The picture with several pieces is stuff I milled a couple days ago.


----------



## Daren (Oct 14, 2006)

Daren said:


> ( and milling more boring oak).


Example:


----------



## JDavis21835 (Mar 2, 2009)

Not to Hijack this thread, but a few questions. You mention sapwood. I have access to some ash. Most of it could be 8-12 inch wide boards, using from bark to bark. Is that even possible for good lumber? Most of it is straight for up to 9 feet. Maybe something to cut and save for the future? If so, should i get the bark off?

Again, great looking lumber. If you hate oak that much, ill arrange a truck and trailer to pick up all the oak you saw. Of course, I would do all of this at no cost to you.


----------



## Daren (Oct 14, 2006)

JDavis21835 said:


> You mention sapwood. I have access to some ash.
> 
> Most of it could be 8-12 inch wide boards, using from bark to bark. Is that even possible for good lumber?
> 
> Most of it is straight for up to 9 feet. Maybe something to cut and save for the future? If so, should i get the bark off?

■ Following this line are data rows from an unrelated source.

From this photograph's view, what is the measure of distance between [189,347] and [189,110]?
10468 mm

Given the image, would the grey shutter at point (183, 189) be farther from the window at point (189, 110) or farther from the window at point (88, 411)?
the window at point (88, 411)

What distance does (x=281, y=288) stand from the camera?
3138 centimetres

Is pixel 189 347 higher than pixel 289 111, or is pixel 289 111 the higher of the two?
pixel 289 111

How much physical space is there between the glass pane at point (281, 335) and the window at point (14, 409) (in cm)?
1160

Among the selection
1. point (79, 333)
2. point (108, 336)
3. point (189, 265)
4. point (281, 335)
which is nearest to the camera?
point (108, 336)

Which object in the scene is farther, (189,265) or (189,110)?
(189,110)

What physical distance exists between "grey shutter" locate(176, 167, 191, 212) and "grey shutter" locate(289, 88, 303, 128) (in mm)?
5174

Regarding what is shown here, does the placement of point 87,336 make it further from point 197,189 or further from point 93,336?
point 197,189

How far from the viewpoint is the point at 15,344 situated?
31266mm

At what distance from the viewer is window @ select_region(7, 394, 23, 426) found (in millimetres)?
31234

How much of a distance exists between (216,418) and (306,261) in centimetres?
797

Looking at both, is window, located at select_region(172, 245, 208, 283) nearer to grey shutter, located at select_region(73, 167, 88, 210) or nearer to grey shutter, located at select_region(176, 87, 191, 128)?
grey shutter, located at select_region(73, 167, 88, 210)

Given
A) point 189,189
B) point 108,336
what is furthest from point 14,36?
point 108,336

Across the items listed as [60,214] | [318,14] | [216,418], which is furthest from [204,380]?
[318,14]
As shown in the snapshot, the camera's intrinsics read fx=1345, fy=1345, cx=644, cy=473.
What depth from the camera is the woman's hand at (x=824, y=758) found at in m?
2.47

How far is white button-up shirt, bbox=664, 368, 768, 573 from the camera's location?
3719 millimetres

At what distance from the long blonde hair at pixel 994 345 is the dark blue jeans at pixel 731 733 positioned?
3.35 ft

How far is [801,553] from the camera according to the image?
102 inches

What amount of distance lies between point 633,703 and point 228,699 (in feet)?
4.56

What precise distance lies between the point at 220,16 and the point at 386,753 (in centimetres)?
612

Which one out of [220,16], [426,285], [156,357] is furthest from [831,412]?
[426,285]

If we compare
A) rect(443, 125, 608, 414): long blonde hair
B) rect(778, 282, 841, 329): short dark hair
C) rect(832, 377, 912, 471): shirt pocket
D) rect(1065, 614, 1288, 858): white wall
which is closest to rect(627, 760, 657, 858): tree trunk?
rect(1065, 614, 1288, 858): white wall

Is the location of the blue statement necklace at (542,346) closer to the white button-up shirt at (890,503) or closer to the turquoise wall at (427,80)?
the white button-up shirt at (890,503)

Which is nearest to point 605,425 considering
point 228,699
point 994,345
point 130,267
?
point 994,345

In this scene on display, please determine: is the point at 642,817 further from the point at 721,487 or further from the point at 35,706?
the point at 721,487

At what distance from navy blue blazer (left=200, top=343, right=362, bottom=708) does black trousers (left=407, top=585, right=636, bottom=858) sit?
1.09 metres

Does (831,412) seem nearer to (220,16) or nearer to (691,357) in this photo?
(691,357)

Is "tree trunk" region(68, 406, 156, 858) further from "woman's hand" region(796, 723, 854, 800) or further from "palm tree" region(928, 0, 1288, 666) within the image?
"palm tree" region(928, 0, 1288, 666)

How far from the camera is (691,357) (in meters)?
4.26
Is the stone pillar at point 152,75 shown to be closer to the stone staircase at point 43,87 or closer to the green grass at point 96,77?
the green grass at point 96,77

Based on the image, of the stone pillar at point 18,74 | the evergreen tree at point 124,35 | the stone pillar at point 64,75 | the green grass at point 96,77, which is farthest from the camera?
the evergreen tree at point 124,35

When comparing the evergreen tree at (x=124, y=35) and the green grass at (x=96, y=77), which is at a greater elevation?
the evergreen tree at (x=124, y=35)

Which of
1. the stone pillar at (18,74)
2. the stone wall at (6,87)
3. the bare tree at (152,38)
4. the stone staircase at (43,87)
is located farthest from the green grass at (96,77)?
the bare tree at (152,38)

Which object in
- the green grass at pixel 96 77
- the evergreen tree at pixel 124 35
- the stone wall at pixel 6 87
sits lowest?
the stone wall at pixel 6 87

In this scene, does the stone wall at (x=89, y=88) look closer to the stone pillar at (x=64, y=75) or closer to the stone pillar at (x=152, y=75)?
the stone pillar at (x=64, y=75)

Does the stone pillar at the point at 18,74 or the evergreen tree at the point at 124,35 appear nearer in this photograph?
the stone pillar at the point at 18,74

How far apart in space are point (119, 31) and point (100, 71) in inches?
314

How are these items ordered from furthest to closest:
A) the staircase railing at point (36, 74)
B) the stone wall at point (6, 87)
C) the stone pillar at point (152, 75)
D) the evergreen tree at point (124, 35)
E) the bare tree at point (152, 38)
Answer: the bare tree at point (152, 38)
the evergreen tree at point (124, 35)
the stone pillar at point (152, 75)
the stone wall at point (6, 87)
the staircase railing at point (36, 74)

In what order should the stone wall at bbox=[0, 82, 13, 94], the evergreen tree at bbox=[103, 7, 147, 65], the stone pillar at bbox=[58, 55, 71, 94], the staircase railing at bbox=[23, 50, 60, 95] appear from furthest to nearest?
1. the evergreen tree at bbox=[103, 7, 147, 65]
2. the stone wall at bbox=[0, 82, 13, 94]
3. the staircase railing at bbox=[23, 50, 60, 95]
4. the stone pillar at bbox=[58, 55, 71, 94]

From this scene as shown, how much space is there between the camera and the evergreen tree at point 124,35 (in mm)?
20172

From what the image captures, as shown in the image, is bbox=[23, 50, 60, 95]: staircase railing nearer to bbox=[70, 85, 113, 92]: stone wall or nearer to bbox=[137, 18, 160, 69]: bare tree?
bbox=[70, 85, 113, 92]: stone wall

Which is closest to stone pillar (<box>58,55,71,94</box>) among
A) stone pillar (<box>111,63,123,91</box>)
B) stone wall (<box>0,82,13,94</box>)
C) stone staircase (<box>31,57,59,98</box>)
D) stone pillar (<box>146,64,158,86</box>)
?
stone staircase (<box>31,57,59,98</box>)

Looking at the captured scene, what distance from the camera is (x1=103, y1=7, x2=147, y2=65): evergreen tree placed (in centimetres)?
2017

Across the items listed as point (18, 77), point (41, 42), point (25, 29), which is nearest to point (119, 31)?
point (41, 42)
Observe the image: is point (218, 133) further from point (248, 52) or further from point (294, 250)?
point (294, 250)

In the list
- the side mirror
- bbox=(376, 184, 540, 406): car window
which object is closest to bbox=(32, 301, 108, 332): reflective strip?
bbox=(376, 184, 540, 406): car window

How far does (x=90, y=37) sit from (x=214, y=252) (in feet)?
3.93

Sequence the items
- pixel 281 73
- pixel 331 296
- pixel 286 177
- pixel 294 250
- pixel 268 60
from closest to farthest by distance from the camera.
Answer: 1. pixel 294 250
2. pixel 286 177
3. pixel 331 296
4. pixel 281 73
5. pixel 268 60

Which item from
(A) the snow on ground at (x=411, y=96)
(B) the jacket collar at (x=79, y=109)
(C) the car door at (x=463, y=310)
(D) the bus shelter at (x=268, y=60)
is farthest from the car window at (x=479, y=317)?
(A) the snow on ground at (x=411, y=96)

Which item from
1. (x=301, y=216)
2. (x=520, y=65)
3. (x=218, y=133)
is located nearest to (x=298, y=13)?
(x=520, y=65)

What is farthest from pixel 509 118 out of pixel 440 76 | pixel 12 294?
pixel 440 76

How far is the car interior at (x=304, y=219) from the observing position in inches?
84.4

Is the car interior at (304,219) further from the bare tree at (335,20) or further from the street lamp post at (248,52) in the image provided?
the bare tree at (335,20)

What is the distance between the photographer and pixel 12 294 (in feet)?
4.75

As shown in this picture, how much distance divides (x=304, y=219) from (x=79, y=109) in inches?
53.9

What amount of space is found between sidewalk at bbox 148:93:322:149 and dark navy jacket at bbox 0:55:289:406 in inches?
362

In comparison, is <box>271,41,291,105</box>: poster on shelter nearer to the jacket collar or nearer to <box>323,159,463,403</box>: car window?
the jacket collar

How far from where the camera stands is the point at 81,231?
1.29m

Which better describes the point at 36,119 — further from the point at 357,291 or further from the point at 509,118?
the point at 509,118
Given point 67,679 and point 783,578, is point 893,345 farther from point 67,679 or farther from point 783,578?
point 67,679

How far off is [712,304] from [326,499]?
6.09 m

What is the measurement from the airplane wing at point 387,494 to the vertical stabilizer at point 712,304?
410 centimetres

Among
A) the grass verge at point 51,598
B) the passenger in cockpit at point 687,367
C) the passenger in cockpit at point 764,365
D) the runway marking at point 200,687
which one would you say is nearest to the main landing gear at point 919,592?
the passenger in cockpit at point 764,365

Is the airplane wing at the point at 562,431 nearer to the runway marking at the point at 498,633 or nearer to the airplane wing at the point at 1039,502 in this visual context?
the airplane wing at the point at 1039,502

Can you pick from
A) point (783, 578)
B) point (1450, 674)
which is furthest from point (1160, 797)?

Sapwood is not a "problem" with ash like it is in walnut as far as grading/use.

Heck yea.

Not sure what you mean there. Cut some logs ? You really can't save them for later once they are cut. Or lumber ? Again, heck yea. BIG point here with the bark. The Emerald Ash Borer lives in the bark/sap...if these are standing dead trees you are talking about this wood should be processed and the bark/sap burned. The EAB is a big problem.


----------



## Julian the woodnut (Nov 5, 2008)

Nice looking stuff there, Daren. I just milled up some apple, and spalted birch today that was destined to be firewood. 

There sure are plenty of treasures to be found in the burn pile..


----------



## JDavis21835 (Mar 2, 2009)

Fully aware of the EAB issue. These are standing live trees. To be cleared off of an acre and a half lot that habitat is going to use for a restore and warehouse. What i meant is, if i cut the logs, do i need to saw them into lumber right away, or will the dry down decently until i have a saw to cut them. Currently only have access to chainsaw that does not have enough power to cut these into lumber. Understanding the EAB issue, I may be farther ahead to just take them to a local mill, if they are willing to cut anything this small. Most around here want to cut cants, or railroad ties.


----------



## Daren (Oct 14, 2006)

JDavis21835 said:


> What i meant is, if i cut the logs, do i need to saw them into lumber right away, or will the dry down decently until i have a saw to cut them.


The best thing to do is mill lumber asap. Ash is not going to degrade terribly fast, but it will eventually. Letting a log lay has no benefit, they don't "cure" or "dry" or "season" (some terms I have heard misused)...they rot simple as that. They rot and the bugs eat them.


----------



## TexasTimbers (Oct 17, 2006)

Nice looking goodies Daren. As you know I love the wide sap in Walnut; in most dark species actually. 

Davis, not to counter what Daren is saying about Ash, but I have had a different experience, I guess it depends on climate etc. I cannot let Ash lay here where I live it will degrade fast. The borers turn it into swiss cheese and the bark gets loose but will not fall off, which is worse than if it would because it traps even more moisture. 

I don't know where you live but if it's high humidity and heat my experience with Ash logs laying around is not good. Get 'em milled asap like Daren said. 

Don't know where you live but


----------



## Oscar (Jun 7, 2008)

Very nice stuff Daren :thumbsup: You have a definte advantage with your mill when in comes to milling "shorts" as being able to use the ground, as in being on or close can be a distinct advantage. As well as having manual operation of the cutting head. Truth is in retrospect wish I'd bought a different mill, similar to yours. The one I'd first seriously considered, is a ground/skid based mill that offeres nearly unlimited length of log and allows the user to do as you have shown in past posts. In any case you consistently show some gorgeous work Daren and I know from my gaining of experience that you've been at it a while:yes:


----------



## Daren (Oct 14, 2006)

I threw another chunk on today. 6/4" x 24" wide future tables/bar tops/benches...I used to practically never just flitch saw when I first started milling , always grade saw. I am getting a little more into the flitches now adays.


----------



## TexasTimbers (Oct 17, 2006)

flitch and boule has always been my favorite. I've got a small village of boules lying about now. Nice looking black 'nut.


----------